Excerpts from a spatial reasoning dataset:
--

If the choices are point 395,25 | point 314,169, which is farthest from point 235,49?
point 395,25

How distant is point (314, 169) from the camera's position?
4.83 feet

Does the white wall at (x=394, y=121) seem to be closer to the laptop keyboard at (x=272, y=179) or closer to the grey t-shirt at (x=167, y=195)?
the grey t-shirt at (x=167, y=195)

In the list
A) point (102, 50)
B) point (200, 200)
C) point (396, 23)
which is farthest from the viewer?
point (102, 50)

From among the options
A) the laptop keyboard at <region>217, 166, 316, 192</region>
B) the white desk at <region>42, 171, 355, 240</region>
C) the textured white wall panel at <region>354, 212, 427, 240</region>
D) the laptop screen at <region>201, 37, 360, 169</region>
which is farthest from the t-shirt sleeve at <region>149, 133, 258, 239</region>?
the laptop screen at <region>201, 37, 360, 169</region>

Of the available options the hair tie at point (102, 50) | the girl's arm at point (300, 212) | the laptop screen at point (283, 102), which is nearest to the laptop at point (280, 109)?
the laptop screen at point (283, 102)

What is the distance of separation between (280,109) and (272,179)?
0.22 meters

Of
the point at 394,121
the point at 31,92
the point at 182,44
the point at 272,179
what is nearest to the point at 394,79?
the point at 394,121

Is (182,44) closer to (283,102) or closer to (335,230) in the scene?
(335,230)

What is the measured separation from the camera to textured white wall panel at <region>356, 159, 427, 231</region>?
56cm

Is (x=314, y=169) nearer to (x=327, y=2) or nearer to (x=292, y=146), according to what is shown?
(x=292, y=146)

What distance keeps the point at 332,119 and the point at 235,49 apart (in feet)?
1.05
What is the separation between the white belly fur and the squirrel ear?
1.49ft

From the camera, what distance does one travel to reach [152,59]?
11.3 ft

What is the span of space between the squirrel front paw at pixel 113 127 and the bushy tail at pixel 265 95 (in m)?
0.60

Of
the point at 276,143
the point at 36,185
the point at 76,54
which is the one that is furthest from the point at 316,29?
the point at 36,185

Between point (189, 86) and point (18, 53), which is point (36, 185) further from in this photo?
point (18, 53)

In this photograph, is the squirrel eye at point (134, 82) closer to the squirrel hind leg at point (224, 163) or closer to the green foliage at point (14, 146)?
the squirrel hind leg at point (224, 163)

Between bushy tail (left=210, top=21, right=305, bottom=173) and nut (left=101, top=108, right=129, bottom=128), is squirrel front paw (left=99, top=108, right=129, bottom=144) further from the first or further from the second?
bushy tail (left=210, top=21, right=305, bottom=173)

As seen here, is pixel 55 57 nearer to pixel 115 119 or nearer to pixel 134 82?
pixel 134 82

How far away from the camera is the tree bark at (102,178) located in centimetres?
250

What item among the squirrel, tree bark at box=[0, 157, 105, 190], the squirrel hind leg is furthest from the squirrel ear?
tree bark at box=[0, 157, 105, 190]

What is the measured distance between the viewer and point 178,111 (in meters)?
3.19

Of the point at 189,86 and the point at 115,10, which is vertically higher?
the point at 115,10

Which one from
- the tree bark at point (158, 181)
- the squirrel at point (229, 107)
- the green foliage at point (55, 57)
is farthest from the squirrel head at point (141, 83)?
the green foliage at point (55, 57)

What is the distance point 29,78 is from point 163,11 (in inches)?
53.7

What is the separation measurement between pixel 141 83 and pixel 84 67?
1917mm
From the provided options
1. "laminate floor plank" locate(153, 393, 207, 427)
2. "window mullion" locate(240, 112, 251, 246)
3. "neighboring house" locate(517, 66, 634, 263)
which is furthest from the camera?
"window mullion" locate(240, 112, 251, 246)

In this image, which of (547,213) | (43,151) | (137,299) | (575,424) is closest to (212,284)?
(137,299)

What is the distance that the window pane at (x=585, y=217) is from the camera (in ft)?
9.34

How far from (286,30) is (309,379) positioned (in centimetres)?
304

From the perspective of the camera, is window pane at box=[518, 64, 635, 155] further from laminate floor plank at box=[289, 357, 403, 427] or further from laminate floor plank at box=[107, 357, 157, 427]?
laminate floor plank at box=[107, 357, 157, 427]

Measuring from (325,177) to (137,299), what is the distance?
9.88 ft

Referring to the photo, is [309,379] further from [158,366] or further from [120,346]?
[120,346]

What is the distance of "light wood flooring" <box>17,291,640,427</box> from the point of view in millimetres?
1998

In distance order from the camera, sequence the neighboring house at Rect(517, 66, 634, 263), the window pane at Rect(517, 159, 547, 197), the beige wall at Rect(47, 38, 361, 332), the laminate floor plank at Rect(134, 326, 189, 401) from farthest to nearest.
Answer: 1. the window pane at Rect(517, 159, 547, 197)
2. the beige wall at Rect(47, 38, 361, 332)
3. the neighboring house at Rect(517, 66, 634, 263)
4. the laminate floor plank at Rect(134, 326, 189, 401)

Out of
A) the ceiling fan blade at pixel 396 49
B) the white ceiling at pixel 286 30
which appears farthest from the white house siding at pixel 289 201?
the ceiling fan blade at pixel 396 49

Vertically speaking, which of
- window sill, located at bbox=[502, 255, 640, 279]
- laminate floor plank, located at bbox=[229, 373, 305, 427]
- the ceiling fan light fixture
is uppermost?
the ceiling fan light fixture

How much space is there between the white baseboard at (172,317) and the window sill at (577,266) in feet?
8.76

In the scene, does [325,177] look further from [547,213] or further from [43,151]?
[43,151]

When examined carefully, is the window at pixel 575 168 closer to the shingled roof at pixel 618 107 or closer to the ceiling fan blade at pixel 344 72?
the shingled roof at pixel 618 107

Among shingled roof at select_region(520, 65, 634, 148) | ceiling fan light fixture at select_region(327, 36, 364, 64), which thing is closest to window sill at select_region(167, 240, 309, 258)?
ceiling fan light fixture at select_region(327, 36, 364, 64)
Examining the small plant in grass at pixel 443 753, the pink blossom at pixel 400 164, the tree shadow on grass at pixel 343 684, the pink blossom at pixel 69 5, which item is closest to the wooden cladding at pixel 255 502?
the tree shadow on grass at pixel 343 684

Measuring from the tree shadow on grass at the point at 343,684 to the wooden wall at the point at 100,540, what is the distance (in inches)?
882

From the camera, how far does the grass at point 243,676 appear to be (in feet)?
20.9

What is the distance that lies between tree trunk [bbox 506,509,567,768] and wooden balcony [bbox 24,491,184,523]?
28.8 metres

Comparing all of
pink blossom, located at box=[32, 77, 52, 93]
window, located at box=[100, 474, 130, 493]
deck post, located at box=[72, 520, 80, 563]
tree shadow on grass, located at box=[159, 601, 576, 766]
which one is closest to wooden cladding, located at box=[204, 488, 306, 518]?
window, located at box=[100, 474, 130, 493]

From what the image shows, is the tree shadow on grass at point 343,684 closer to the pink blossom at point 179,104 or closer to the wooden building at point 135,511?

--

Exercise goal: Recast the lines from the one containing "Comparing all of" through the end of the entries as a Markdown table with columns named Row and Line text. Number each row and omit blank lines.

Solution below:
| Row | Line text |
|---|---|
| 1 | Comparing all of |
| 2 | pink blossom, located at box=[32, 77, 52, 93] |
| 3 | window, located at box=[100, 474, 130, 493] |
| 4 | deck post, located at box=[72, 520, 80, 563] |
| 5 | tree shadow on grass, located at box=[159, 601, 576, 766] |
| 6 | which one is closest to wooden cladding, located at box=[204, 488, 306, 518]? |
| 7 | window, located at box=[100, 474, 130, 493] |
| 8 | From what the image shows, is the tree shadow on grass at point 343,684 closer to the pink blossom at point 179,104 or closer to the wooden building at point 135,511? |